First quarter 2026 net cash used in operating activities was comparable with the same period in 2025. Net cash used in operating activities reflects increases in trade working capital, consistent with the company’s historical timing of operating cash flows, which are generally more heavily weighted towards the second half of the year.
Free Cash Flow
Free cash flow, as reconciled in the table below, is a non-GAAP measure defined as net cash provided by or used in operating activities less capital expenditures, and may not be defined and calculated by other companies in the same
NORTHROP GRUMMAN CORPORATION
manner. We use free cash flow as a key factor in our planning for, and consideration of, acquisitions, the payment of dividends and stock repurchases. This non-GAAP measure may be useful to investors and other users of our financial statements as a supplemental measure of our cash performance, but should not be considered in isolation, as a measure of residual cash flow available for discretionary purposes, or as an alternative to operating cash flows presented in accordance with GAAP.

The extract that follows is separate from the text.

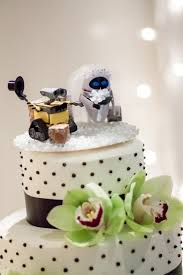 theme wedding cakes fall in with these disney inspired wedding cakes oh my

The table below reconciles net cash used in operating activities to free cash flow:
| | | | | | | | | | | | | | | | | | | | | | | |
| | | | | Three Months Ended March 31 | | % |
| $ in millions | | | | | | | 2026 | | 2025 | | Change |
| Net cash used in operating activities | | | | | | | $ | (1,656) | | | $ | (1,565) | | | (6) | % |
| Capital expenditures | | | | | | | (167) | | | (256) | | | (35) | % |
| Free cash flow | | | | | | | $ | (1,823) | | | $ | (1,821) | | | — | % |
First quarter 2026 free cash flow was comparable with the prior year period and reflects a $91 million increase in net cash used in operating activities and an $89 million reduction in capital expenditures.
Investing Cash Flow
First quarter 2026 net cash used in investing activities decreased $84 million, or 33 percent, as compared with the same period in 2025 principally due to lower capital expenditures.
Financing Cash Flow
First quarter 2026 net cash used in financing activities decreased $362 million, or 43 percent, as compared with the same period in 2025, primarily due to a $412 million decrease in share repurchases.
Credit Facilities, Commercial Paper and Financial Arrangements - See Note 7 to the financial statements for further information on our credit facilities, commercial paper and our use of standby letters of credit and guarantees.
Share Repurchases - See Note 2 to the financial statements for further information on our share repurchase programs.
Long-term Debt - See Note 5 to the financial statements for further information.
CRITICAL ACCOUNTING POLICIES AND ESTIMATES
There have been no material changes to our critical accounting policies and estimates from those discussed in our 2025 Annual Report on Form 10-K.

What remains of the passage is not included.